The Trinamool Congress on Friday accused the ongoing special intensive revision (SIR) of voter lists of creating widespread fear, after a 60-year-old man was found hanging in Jalpaiguri district.
The ruling
party said the incident showed how the revision drive was causing distress among ordinary citizens, especially those worried about their names being removed from the electoral rolls.
Police identified the deceased as Bhuban Chandra Roy from the Rajganj area. According to officers, he had gone missing on Thursday night and was discovered hanging from a tree early the next morning.
His family told the police that Roy had been anxious for days after noticing that his daughter’s name was missing from the electoral rolls and that she had not received the required enumeration form. Police said he appeared to have been under severe mental strain, though a formal investigation is under way.
In a post on X, the TMC claimed the incident reflected a larger pattern of fear caused by the SIR process. “This is not a sequence of random misfortunes,” the party said.
A fresh tragedy in Ambari, Siliguri, and once again it bears the stain of a political project that has weaponised fear.

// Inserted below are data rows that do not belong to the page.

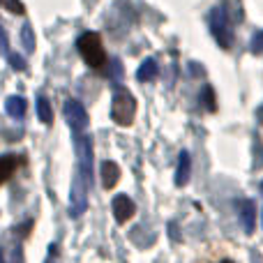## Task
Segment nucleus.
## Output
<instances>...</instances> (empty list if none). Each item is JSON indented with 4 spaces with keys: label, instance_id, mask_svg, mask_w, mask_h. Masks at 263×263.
Masks as SVG:
<instances>
[{
    "label": "nucleus",
    "instance_id": "f257e3e1",
    "mask_svg": "<svg viewBox=\"0 0 263 263\" xmlns=\"http://www.w3.org/2000/svg\"><path fill=\"white\" fill-rule=\"evenodd\" d=\"M77 49L81 53V58L86 60V65H90L92 69H102L106 65V53L102 46V37L97 32H83L77 40Z\"/></svg>",
    "mask_w": 263,
    "mask_h": 263
},
{
    "label": "nucleus",
    "instance_id": "f03ea898",
    "mask_svg": "<svg viewBox=\"0 0 263 263\" xmlns=\"http://www.w3.org/2000/svg\"><path fill=\"white\" fill-rule=\"evenodd\" d=\"M134 116H136V100L127 90H118L114 95V102H111V118H114V123L120 125V127H129L134 123Z\"/></svg>",
    "mask_w": 263,
    "mask_h": 263
},
{
    "label": "nucleus",
    "instance_id": "7ed1b4c3",
    "mask_svg": "<svg viewBox=\"0 0 263 263\" xmlns=\"http://www.w3.org/2000/svg\"><path fill=\"white\" fill-rule=\"evenodd\" d=\"M208 26H210V32H213V37L217 40V44L222 46V49H231L233 32H231V26H229V16L224 14L222 7H213V9H210Z\"/></svg>",
    "mask_w": 263,
    "mask_h": 263
},
{
    "label": "nucleus",
    "instance_id": "20e7f679",
    "mask_svg": "<svg viewBox=\"0 0 263 263\" xmlns=\"http://www.w3.org/2000/svg\"><path fill=\"white\" fill-rule=\"evenodd\" d=\"M74 148H77V162H79V173L86 178L88 182L92 180V141L83 132H79L74 139Z\"/></svg>",
    "mask_w": 263,
    "mask_h": 263
},
{
    "label": "nucleus",
    "instance_id": "39448f33",
    "mask_svg": "<svg viewBox=\"0 0 263 263\" xmlns=\"http://www.w3.org/2000/svg\"><path fill=\"white\" fill-rule=\"evenodd\" d=\"M88 185H90V182H88L81 173H77V178H74V182H72V194H69V215H72V217H81V215L86 213Z\"/></svg>",
    "mask_w": 263,
    "mask_h": 263
},
{
    "label": "nucleus",
    "instance_id": "423d86ee",
    "mask_svg": "<svg viewBox=\"0 0 263 263\" xmlns=\"http://www.w3.org/2000/svg\"><path fill=\"white\" fill-rule=\"evenodd\" d=\"M65 118H67V125L72 127L74 134L86 132V127H88V114H86V109L81 106V102H77V100H67V102H65Z\"/></svg>",
    "mask_w": 263,
    "mask_h": 263
},
{
    "label": "nucleus",
    "instance_id": "0eeeda50",
    "mask_svg": "<svg viewBox=\"0 0 263 263\" xmlns=\"http://www.w3.org/2000/svg\"><path fill=\"white\" fill-rule=\"evenodd\" d=\"M111 208H114V217H116V222H118V224H125L132 215L136 213L134 201H132L127 194H118V196H116L114 203H111Z\"/></svg>",
    "mask_w": 263,
    "mask_h": 263
},
{
    "label": "nucleus",
    "instance_id": "6e6552de",
    "mask_svg": "<svg viewBox=\"0 0 263 263\" xmlns=\"http://www.w3.org/2000/svg\"><path fill=\"white\" fill-rule=\"evenodd\" d=\"M190 176H192V159H190V153H187V150H182V153L178 155L176 185H178V187H185L187 180H190Z\"/></svg>",
    "mask_w": 263,
    "mask_h": 263
},
{
    "label": "nucleus",
    "instance_id": "1a4fd4ad",
    "mask_svg": "<svg viewBox=\"0 0 263 263\" xmlns=\"http://www.w3.org/2000/svg\"><path fill=\"white\" fill-rule=\"evenodd\" d=\"M120 178V168L116 162H111V159H106V162H102V185L106 187V190H114L116 182H118Z\"/></svg>",
    "mask_w": 263,
    "mask_h": 263
},
{
    "label": "nucleus",
    "instance_id": "9d476101",
    "mask_svg": "<svg viewBox=\"0 0 263 263\" xmlns=\"http://www.w3.org/2000/svg\"><path fill=\"white\" fill-rule=\"evenodd\" d=\"M18 164H21V159L16 155H0V185L9 180V176L16 171Z\"/></svg>",
    "mask_w": 263,
    "mask_h": 263
},
{
    "label": "nucleus",
    "instance_id": "9b49d317",
    "mask_svg": "<svg viewBox=\"0 0 263 263\" xmlns=\"http://www.w3.org/2000/svg\"><path fill=\"white\" fill-rule=\"evenodd\" d=\"M254 219H256V205L254 201H245L240 208V224L247 233L254 231Z\"/></svg>",
    "mask_w": 263,
    "mask_h": 263
},
{
    "label": "nucleus",
    "instance_id": "f8f14e48",
    "mask_svg": "<svg viewBox=\"0 0 263 263\" xmlns=\"http://www.w3.org/2000/svg\"><path fill=\"white\" fill-rule=\"evenodd\" d=\"M155 77H157V60H155V58H145L143 63H141L139 72H136V79L145 83V81H153Z\"/></svg>",
    "mask_w": 263,
    "mask_h": 263
},
{
    "label": "nucleus",
    "instance_id": "ddd939ff",
    "mask_svg": "<svg viewBox=\"0 0 263 263\" xmlns=\"http://www.w3.org/2000/svg\"><path fill=\"white\" fill-rule=\"evenodd\" d=\"M5 109H7V114L12 116V118H23V116H26V100L14 95L5 102Z\"/></svg>",
    "mask_w": 263,
    "mask_h": 263
},
{
    "label": "nucleus",
    "instance_id": "4468645a",
    "mask_svg": "<svg viewBox=\"0 0 263 263\" xmlns=\"http://www.w3.org/2000/svg\"><path fill=\"white\" fill-rule=\"evenodd\" d=\"M37 116H40V120L44 125L53 123V111H51V104L46 97H40V100H37Z\"/></svg>",
    "mask_w": 263,
    "mask_h": 263
},
{
    "label": "nucleus",
    "instance_id": "2eb2a0df",
    "mask_svg": "<svg viewBox=\"0 0 263 263\" xmlns=\"http://www.w3.org/2000/svg\"><path fill=\"white\" fill-rule=\"evenodd\" d=\"M201 102H203V109L205 111H215L217 109V104H215V92L210 86H205L203 90H201Z\"/></svg>",
    "mask_w": 263,
    "mask_h": 263
},
{
    "label": "nucleus",
    "instance_id": "dca6fc26",
    "mask_svg": "<svg viewBox=\"0 0 263 263\" xmlns=\"http://www.w3.org/2000/svg\"><path fill=\"white\" fill-rule=\"evenodd\" d=\"M21 42L26 46V51H35V35H32V28L28 23L21 28Z\"/></svg>",
    "mask_w": 263,
    "mask_h": 263
},
{
    "label": "nucleus",
    "instance_id": "f3484780",
    "mask_svg": "<svg viewBox=\"0 0 263 263\" xmlns=\"http://www.w3.org/2000/svg\"><path fill=\"white\" fill-rule=\"evenodd\" d=\"M0 5H3L5 9H9L12 14H23L26 12V7H23L18 0H0Z\"/></svg>",
    "mask_w": 263,
    "mask_h": 263
},
{
    "label": "nucleus",
    "instance_id": "a211bd4d",
    "mask_svg": "<svg viewBox=\"0 0 263 263\" xmlns=\"http://www.w3.org/2000/svg\"><path fill=\"white\" fill-rule=\"evenodd\" d=\"M9 55V65H12V69H16V72H23L26 69V60H23V55L18 53H7Z\"/></svg>",
    "mask_w": 263,
    "mask_h": 263
},
{
    "label": "nucleus",
    "instance_id": "6ab92c4d",
    "mask_svg": "<svg viewBox=\"0 0 263 263\" xmlns=\"http://www.w3.org/2000/svg\"><path fill=\"white\" fill-rule=\"evenodd\" d=\"M250 49H252V53H263V30H259L254 37H252Z\"/></svg>",
    "mask_w": 263,
    "mask_h": 263
},
{
    "label": "nucleus",
    "instance_id": "aec40b11",
    "mask_svg": "<svg viewBox=\"0 0 263 263\" xmlns=\"http://www.w3.org/2000/svg\"><path fill=\"white\" fill-rule=\"evenodd\" d=\"M9 53V44H7V32H5L3 23H0V55H7Z\"/></svg>",
    "mask_w": 263,
    "mask_h": 263
},
{
    "label": "nucleus",
    "instance_id": "412c9836",
    "mask_svg": "<svg viewBox=\"0 0 263 263\" xmlns=\"http://www.w3.org/2000/svg\"><path fill=\"white\" fill-rule=\"evenodd\" d=\"M111 77L114 79L123 77V65H120V60H111Z\"/></svg>",
    "mask_w": 263,
    "mask_h": 263
},
{
    "label": "nucleus",
    "instance_id": "4be33fe9",
    "mask_svg": "<svg viewBox=\"0 0 263 263\" xmlns=\"http://www.w3.org/2000/svg\"><path fill=\"white\" fill-rule=\"evenodd\" d=\"M0 263H5V259H3V252H0Z\"/></svg>",
    "mask_w": 263,
    "mask_h": 263
},
{
    "label": "nucleus",
    "instance_id": "5701e85b",
    "mask_svg": "<svg viewBox=\"0 0 263 263\" xmlns=\"http://www.w3.org/2000/svg\"><path fill=\"white\" fill-rule=\"evenodd\" d=\"M222 263H233V261H222Z\"/></svg>",
    "mask_w": 263,
    "mask_h": 263
},
{
    "label": "nucleus",
    "instance_id": "b1692460",
    "mask_svg": "<svg viewBox=\"0 0 263 263\" xmlns=\"http://www.w3.org/2000/svg\"><path fill=\"white\" fill-rule=\"evenodd\" d=\"M261 187H263V185H261Z\"/></svg>",
    "mask_w": 263,
    "mask_h": 263
}]
</instances>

Sixty-year-old Bhuban Chandra Roy was found hanging from a tree, driven to despair because his daughter never received an enumeration form. This is not a… pic.twitter.com/vOJIdRIQKr
— All India Trinamool Congress (@AITCofficial) November 14, 2025
“”This is the predictable human cost of a process that was rushed, politicised, and rolled out without basic safeguards,” it added.
Rajganj MLA Khageswar Roy, who visited the family, said similar deaths had been reported in other parts of the state.
The TMC has earlier claimed that at least 11 deaths—seven by suicide—have taken place in West Bengal since late October, allegedly linked to panic over the SIR exercise.
The party accused political rivals of exploiting the situation and blamed the Election Commission for what it described as a poorly executed verification process. “Who benefits from this engineered panic? Not the people of Bengal. Not the families left to bury their dead. The only beneficiaries are those who seek to manufacture consent by frightening citizens into silence”.
In another post, TMC further noted, “Their pain reflects what so many households across Bengal are quietly carrying. When systems begin to create panic instead of protection, standing beside the people becomes the first duty for our workers and leaders.”
The Election Commission launched the SIR drive across several states, including West Bengal, as a door-to-door verification effort aimed at removing duplicate and deceased voters while adding new eligible names.